● **SET TASK 1**: In the giant robot design post, rewrite everything from "Inspired by a" down to "story-heavy and rules-light.", changing "cloak" to "veil".
● **SET TASK 2**: In the giant robot design post, which RPG partly inspired the proposed combat system?
● **SET TASK 3**: Pick up the giant robot design post after its last sentence and keep writing it.

So, though I haven't had one in ages, here is a crackpot design idea from me that may or may not go somewhere. 

A lot of my peer group is interested in giant robot type anime.  I like it too, but any time I see an RP system that involves giant robots in specific, they tend to get bogged down in a lot of game strategy or simulationist details. An example is something like Battletech that feels very number-crunchy to me.

Inspired by a conversation with a friend, I'm thinking about how someone would design a "giant robot combat" system with a narrativist agenda. Instead of being about "whose robot is tougher," it would be about writing an interesting story starring human or alien characters that happen to pilot giant fighting robots.  Think about a setting like Gundam or Evangelion.  A lot of times, the core of these stories is very emotionally driven from the characters, rather than statistically driven from the machines, even if technology is the cloak for what is happening in the fight. I think this poses an interesting challenge. This combat system is inspired a little by my experiences with the Poison'd RPG, and combat escalation in that system, and I'm trying to buck the trend of games in the robo genre, and envoke something story-heavy and rules-light.

● **GIVEN DATA**:
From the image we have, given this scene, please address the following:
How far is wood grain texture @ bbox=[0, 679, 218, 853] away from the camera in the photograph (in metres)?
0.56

● **EXPECTED ANSWER 1**:
Inspired by a conversation with a friend, I'm thinking about how someone would design a "giant robot combat" system with a narrativist agenda. Instead of being about "whose robot is tougher," it would be about writing an interesting story starring human or alien characters that happen to pilot giant fighting robots.  Think about a setting like Gundam or Evangelion.  A lot of times, the core of these stories is very emotionally driven from the characters, rather than statistically driven from the machines, even if technology is the veil for what is happening in the fight. I think this poses an interesting challenge. This combat system is inspired a little by my experiences with the Poison'd RPG, and combat escalation in that system, and I'm trying to buck the trend of games in the robo genre, and envoke something story-heavy and rules-light.

● **EXPECTED ANSWER 2**: The Poison'd RPG.

● **EXPECTED ANSWER 3**:
So this is my potential design: The combat of the game is all about what you are willing to risk.

At character creation, choose 7 basic things that you are willing to risk.  These can be examples of physical things like "the arm of my mech" or "my mech's gun", or they can be less tangible things like "my reputation as a badass" or "suffering traumatic flashbacks."  One popular choice may be "minor injury to myself."  "Minor injury to my mech" is not an acceptable risk - it's a given. If you risk parts of the mech you must risk parts specifically, not generic cosmetic damage.

If you can't think of 7 seperate things, you can have some risks count for double.  When you toss down that risk, it means a lot more to you than a standard risk, but also gives you a better bonus. So, for example, if keeping your mecha's head is very important to you, then "the head of my mech" is a good double-risk.

In addition to that, there are three special risks.
The first special risk is "total destruction of my mech." If you risk this, your mech is forever destroyed and removed from play. You can get a different mech, though it should be significantly different. Some people with special mech will never want to take this risk.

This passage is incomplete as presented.